### SOURCE EXCERPT
Children as Witnesses at Senate Committees: The Cyberbullying Hearings

Article 2 / 13 , Vol 36 No 4 (Winter)

Children as Witnesses at Senate Committees: The Cyberbullying Hearings

In December 2012, the Standing Senate Committee on Human Rights tabled its report Cyberbullying Hurts: Respect for Rights in the Digital Age. It followed a series of hearings in 2011 and 2012 where it closely examined the roles that stakeholders can play in addressing cyberbullying and the emerging best practices. The committee began this study by using the standard modus operandi for most parliamentary reviews – holding public meetings with experts, government officials, and representatives from stakeholder organizations. However, it was missing an important piece of the puzzle; the committee needed to hear from the children themselves. This article looks at how the committee went about the unusual task of hearing minor children as witnesses.

How do we elicit the views of young people before a Senate committee? After a review of past proceedings of other committees and the key procedural authorities, we discovered that parliamentary hearings involving youth have been rare and that there were no set rules or predetermined procedures involving meetings with minors. In the absence of well-established processes, we knew that we should proceed cautiously. While inviting minors would be a challenge, we felt that it was worth the risk.

Studying Children’s Rights

In 2001, the Senate amended its Rules to establish a new standing committee to review legislation and policy relating to the implementation of Canada’s domestic and international human rights obligations. Over the course of its history, the committee has spent a considerable amount of time studying children’s issues and has published four separate reports dealing extensively with the human rights of children in Canada. We looked at tough issues such as sexual exploitation, corporal punishment, bullying and poverty.

With this particular interest in children’s issues by the committee, Senator Ataullahjan brought forward the idea of a study into the cyberbullying of youth. Members had been noticing a substantial rise in media reports about extreme forms of bullying over the Internet and through mobile electronic devices. We were shocked by its severity and the personal impact on students. We were also taken aback to learn of cases where young people were taking their own lives to escape ongoing harassment. Based on the seriousness of these cases and the outcry for action, Senator Ataullahjan formally proposed a study to the committee.

### RECORDS FOR THIS TASK
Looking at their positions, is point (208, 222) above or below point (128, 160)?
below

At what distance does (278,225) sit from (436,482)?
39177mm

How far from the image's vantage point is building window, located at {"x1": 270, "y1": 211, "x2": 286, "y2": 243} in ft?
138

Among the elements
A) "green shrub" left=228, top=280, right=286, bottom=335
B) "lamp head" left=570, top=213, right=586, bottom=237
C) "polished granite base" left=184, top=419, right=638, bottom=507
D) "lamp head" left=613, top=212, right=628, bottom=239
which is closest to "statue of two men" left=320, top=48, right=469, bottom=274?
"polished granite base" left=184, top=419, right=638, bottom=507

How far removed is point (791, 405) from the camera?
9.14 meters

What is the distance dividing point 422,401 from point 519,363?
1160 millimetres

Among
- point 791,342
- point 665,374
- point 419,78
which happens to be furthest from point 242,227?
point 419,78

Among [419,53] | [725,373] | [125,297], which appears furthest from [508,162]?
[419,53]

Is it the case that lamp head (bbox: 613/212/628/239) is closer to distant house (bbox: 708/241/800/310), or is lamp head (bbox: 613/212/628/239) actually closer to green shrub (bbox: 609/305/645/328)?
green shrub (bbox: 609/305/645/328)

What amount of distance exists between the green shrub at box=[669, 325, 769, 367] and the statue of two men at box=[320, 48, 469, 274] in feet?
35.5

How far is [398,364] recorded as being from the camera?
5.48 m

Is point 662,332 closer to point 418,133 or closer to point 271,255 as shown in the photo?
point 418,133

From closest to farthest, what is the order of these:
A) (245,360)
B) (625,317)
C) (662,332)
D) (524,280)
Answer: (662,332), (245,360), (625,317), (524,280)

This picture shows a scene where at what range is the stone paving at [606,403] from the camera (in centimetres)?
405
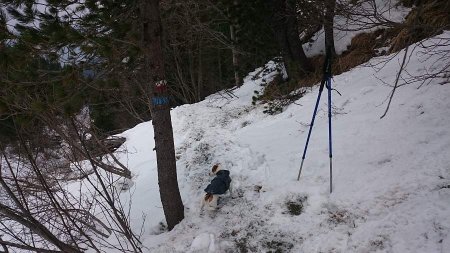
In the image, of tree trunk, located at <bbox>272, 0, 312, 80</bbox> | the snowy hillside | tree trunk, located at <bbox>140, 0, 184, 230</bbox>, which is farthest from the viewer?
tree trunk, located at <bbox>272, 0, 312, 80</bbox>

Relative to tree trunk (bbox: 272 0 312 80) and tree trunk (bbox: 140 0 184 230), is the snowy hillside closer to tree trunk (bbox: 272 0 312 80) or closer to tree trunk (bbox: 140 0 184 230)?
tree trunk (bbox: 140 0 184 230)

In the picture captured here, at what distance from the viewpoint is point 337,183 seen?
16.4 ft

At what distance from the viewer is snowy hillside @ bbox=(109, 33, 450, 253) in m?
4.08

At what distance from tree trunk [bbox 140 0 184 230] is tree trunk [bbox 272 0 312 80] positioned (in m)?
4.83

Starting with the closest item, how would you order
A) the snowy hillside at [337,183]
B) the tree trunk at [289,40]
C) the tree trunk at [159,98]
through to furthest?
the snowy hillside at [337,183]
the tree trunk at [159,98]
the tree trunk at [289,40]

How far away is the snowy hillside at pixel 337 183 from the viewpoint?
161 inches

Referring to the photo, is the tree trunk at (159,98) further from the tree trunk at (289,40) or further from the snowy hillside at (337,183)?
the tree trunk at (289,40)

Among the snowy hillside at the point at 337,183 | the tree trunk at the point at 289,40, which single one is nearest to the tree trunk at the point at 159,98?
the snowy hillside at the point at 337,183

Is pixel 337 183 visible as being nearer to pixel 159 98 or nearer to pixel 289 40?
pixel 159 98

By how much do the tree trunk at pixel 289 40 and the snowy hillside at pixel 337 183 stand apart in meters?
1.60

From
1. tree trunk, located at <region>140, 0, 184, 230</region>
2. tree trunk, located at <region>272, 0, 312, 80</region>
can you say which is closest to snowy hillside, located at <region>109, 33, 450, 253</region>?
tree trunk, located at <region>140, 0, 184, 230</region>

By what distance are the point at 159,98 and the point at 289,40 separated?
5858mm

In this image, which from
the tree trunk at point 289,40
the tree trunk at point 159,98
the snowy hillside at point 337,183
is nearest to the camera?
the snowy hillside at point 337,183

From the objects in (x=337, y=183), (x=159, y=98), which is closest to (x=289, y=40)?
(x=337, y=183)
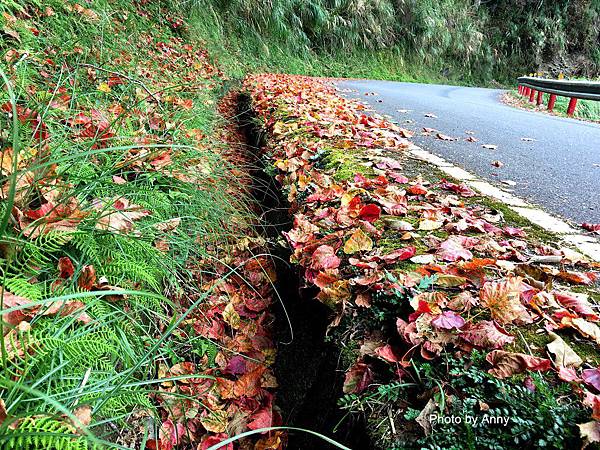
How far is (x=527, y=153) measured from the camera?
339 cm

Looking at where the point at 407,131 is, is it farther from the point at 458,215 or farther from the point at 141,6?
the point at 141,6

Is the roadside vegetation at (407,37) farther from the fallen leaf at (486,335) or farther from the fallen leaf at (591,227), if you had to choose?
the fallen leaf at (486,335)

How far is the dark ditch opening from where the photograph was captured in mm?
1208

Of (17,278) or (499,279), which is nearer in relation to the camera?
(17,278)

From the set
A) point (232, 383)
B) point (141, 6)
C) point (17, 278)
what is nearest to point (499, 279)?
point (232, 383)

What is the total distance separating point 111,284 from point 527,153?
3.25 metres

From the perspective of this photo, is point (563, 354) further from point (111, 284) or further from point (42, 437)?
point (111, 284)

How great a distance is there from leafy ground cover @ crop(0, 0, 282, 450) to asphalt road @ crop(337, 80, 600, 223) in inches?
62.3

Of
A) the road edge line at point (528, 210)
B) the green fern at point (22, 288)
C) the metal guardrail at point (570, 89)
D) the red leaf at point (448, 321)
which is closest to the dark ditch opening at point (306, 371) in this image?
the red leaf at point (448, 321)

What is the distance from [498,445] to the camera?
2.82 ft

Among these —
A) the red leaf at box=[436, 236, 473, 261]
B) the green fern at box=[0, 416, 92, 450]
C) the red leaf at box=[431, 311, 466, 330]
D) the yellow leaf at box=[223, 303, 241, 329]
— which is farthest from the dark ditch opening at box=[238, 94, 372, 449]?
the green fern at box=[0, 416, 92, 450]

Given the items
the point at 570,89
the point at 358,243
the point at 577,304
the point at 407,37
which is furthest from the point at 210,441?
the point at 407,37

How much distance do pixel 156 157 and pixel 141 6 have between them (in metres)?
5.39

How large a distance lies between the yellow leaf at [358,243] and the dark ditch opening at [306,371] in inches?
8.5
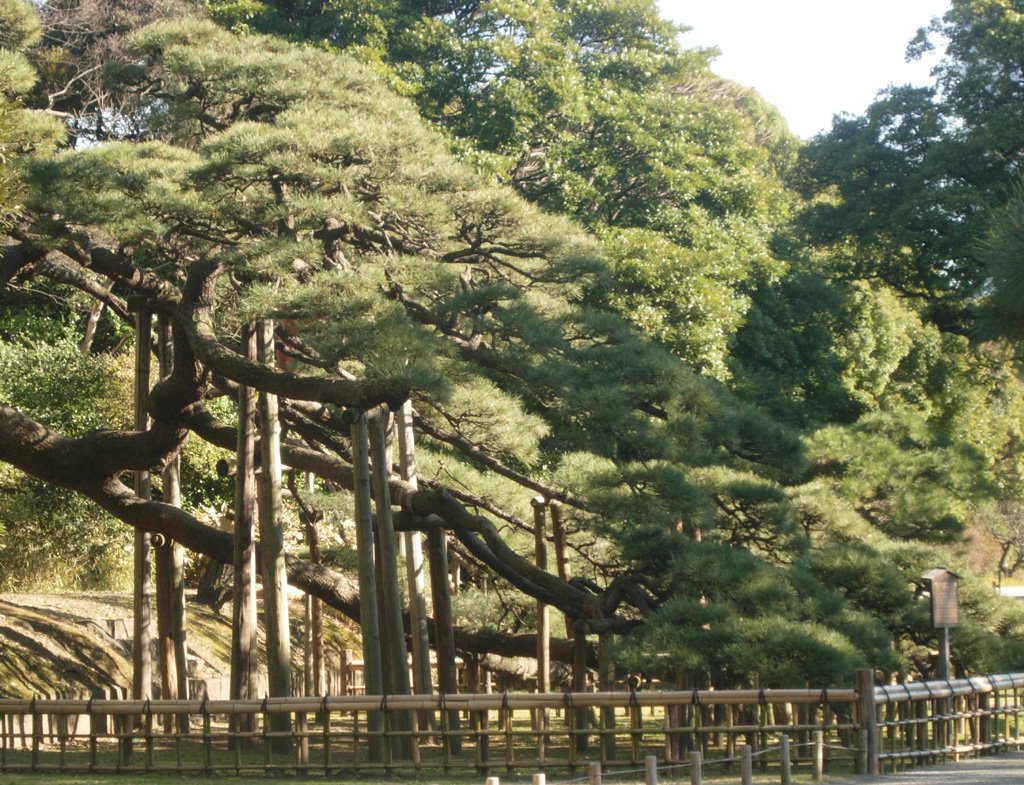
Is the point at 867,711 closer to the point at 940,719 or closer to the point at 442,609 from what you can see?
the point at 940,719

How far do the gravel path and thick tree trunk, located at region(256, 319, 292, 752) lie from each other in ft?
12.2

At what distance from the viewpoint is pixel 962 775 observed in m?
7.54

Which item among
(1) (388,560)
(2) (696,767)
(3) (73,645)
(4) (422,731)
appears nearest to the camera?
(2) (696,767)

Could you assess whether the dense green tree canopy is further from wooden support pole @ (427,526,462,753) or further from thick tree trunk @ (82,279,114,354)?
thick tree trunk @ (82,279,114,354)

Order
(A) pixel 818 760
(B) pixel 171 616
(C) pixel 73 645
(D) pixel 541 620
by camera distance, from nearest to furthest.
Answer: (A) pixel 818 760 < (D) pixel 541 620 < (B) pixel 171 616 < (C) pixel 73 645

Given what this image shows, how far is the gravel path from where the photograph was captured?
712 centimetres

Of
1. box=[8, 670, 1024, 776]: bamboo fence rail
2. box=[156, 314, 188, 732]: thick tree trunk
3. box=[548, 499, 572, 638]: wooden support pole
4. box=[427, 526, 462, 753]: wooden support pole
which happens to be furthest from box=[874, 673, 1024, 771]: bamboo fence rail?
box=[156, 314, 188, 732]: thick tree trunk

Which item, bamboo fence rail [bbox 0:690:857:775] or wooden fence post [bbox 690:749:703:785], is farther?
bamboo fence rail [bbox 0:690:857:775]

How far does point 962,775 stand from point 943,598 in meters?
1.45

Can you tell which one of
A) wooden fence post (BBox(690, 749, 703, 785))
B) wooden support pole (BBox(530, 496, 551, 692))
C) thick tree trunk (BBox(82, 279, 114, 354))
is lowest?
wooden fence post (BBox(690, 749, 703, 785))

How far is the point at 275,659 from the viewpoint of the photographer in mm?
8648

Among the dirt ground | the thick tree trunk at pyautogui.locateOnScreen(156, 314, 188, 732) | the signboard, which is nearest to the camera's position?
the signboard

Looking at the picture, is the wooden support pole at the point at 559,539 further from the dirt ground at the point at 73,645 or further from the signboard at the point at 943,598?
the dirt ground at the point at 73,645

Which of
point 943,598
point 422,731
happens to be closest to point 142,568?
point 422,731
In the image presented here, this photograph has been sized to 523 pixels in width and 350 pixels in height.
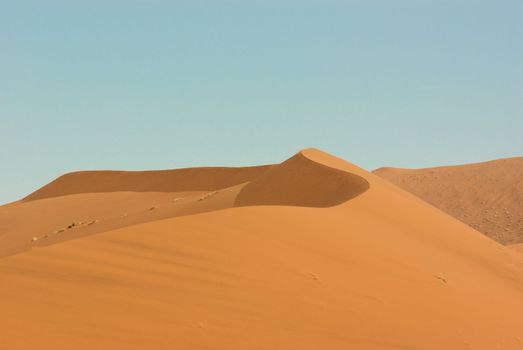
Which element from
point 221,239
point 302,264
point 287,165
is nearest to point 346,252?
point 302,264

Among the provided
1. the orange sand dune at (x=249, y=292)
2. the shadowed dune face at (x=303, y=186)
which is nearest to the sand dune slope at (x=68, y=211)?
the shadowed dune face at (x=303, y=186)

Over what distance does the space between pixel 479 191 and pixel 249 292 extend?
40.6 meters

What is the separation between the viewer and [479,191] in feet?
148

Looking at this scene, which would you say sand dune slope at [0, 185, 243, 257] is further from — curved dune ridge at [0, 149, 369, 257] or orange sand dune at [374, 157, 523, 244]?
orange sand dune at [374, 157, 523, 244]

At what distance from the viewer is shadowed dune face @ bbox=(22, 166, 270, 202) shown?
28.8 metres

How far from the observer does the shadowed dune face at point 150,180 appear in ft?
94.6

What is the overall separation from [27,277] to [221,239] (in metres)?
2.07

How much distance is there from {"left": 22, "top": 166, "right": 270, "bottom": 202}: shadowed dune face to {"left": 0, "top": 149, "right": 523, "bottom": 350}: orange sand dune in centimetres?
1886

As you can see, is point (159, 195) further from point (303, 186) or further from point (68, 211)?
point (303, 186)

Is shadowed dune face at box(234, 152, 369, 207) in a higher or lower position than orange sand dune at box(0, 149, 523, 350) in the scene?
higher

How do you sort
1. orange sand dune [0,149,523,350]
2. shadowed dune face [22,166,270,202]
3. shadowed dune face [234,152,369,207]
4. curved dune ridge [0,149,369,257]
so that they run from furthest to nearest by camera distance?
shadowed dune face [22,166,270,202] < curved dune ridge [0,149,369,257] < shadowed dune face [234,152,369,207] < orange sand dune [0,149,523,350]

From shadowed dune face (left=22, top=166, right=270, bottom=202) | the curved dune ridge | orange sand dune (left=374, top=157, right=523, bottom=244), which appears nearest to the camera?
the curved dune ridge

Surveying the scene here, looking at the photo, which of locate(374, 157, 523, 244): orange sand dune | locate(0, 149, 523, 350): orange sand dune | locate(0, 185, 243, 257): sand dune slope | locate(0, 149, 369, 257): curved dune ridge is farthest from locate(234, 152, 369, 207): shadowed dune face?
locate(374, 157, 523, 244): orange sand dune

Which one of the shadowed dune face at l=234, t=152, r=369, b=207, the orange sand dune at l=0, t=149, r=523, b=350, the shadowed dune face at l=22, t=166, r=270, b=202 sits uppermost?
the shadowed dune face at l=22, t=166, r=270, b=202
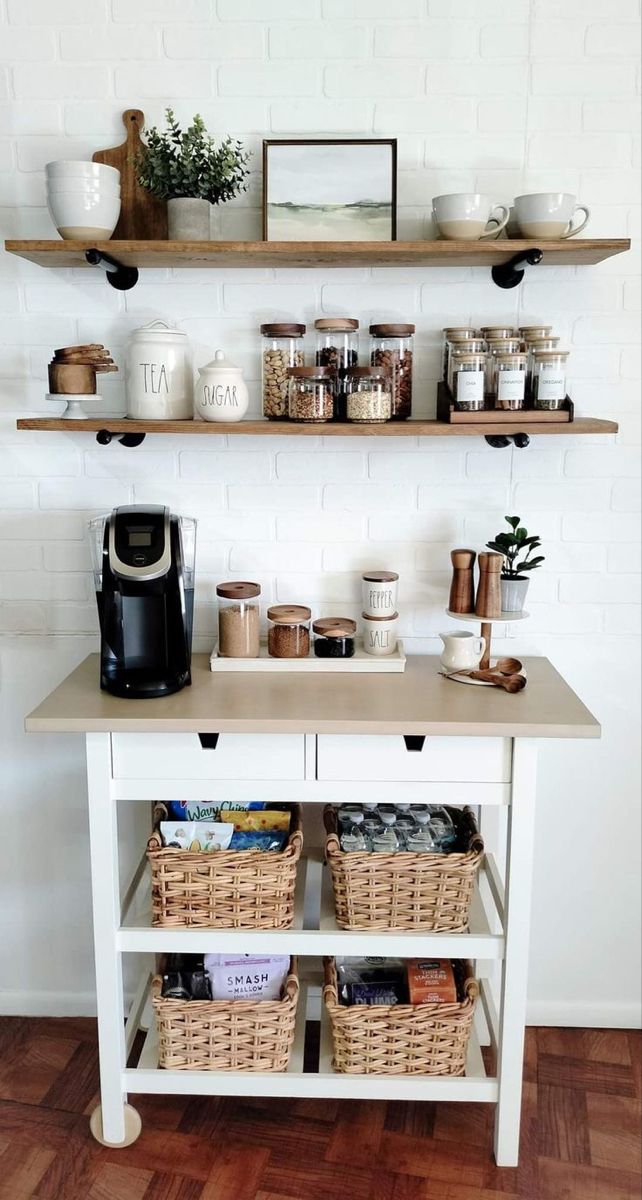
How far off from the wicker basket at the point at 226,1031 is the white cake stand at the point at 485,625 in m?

### JOB 1
List the children's issues that the article says the committee looked at.
### JOB 2
Output the stretch of the rows from the line that contains "In the image presented" through the line that contains "40.6 meters" as a Markdown table with the columns n and Line, numbering each line and leaving out blank lines and the pictures.

### CORRECT OUTPUT 1
sexual exploitation, corporal punishment, bullying, poverty

### CORRECT OUTPUT 2
| n | Line |
|---|---|
| 1 | In the image presented here, this photograph has been sized to 523 pixels in width and 350 pixels in height. |
| 2 | Which element from |
| 3 | point 221,239 |
| 4 | point 302,264 |
| 5 | point 287,165 |
| 6 | is nearest to point 346,252? |
| 7 | point 302,264 |
| 8 | Among the provided |
| 9 | 1. the orange sand dune at (x=249, y=292) |
| 10 | 2. the shadowed dune face at (x=303, y=186) |
| 11 | which is nearest to the sand dune slope at (x=68, y=211)? |
| 12 | the shadowed dune face at (x=303, y=186) |
| 13 | Over what distance does the space between pixel 479 191 and pixel 249 292 extend? |
| 14 | 40.6 meters |